After Erda pulled an oopsy, she then went into hiding for many years. E-Money understandably, had the mother of all God rage, but strangely enough, he never sought to retaliate against Erda (possibly having figured out through divination that the current timeline of eternal stalemate and war was the only option), even when he knew where she was. Or maybe he just uncharacteristically forgave her due to his love of playing favourites. By the time of the Siege of Terra, Erda was living in exile at Guelb, an ancient site in Mauritania close to her birthplace, with a group of servants and even her own personal boy-toy called Leetu. Leetu claimed to be an original Astartes predating the creation of the Legions and the diversification of the Gene-seed that came with the Primarch project; an odd statement since other lore claims that the Dark Angels were the baseline and the other Legions had their gene-seed cultivated from modified DA stuff, guess DA was the more refined basis. Alternatively, he could just as easily be an unrefined prototype much in the way that Cawl's Primaris prototype, Alpha Primus, is in the current era. His name comes from "LE 2", which might mean "Legion Two" and trigger our missing Primarch sensors but is really a reference to the prototype Space Marine miniature.
She was eventually visited by John Grammaticus doing his best Nathan Drake impression. Grammaticus sought Erda's help in getting into the Imperial Palace and had also arranged to rendezvous with Oll Persson at her home.

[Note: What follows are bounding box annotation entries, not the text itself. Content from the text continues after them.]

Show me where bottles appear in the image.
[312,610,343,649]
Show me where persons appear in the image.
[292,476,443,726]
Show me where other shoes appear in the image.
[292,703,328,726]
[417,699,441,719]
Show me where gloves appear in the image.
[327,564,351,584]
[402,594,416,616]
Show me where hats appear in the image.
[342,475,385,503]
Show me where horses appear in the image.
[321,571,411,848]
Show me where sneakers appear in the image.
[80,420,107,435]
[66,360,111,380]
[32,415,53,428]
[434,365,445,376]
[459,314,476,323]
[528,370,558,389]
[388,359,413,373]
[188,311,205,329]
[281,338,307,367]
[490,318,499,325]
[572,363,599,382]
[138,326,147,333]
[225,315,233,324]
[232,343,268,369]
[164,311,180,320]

Erda was shocked to hear that Oll had become involved in the affairs of the Human race again, and expressed worry over his fate when he did not arrive. Though sympathetic to John's cause (as she, too, loves fucking over humanity and being a moron) she ultimately said she had no way to help him enter the Palace due to, you know, a certain couple's quarrel. In Warhawk, Erebus visits her to convince her to join Chaos because of...reasons. Seriously, Erebus just...appears out of nowhere. How that Dick knew about Erda or why he was even remotely interested in that dumb broad, we have no clue. Predictably, she says no and gets jumped by 4 Greater Daemons and wins due to super-special-psychic-mumbo-jumbo™ Bullshit and/or utilizing Enuncia (specifically, she transformed into a knockoff of the Wiccan Triple Goddess), but was severely wounded in the process by Erebus. He tells her again but this time, to worship him if she wants to live. She spits at him, which predictably leads to Erebus poking her face with the Athame, killing her...sort of, it cuts off before the finishing blow. Overall, pretty fucking lame way to go on both parties, both from Erebus thinking a 48,000 year old Karen would help in anyway to the Heresy and for Erda in getting punt to the face. So yeah, Erda came and went, which again asks the question on what was the point of her existence if you give her less screen time than fucking Calliphone!?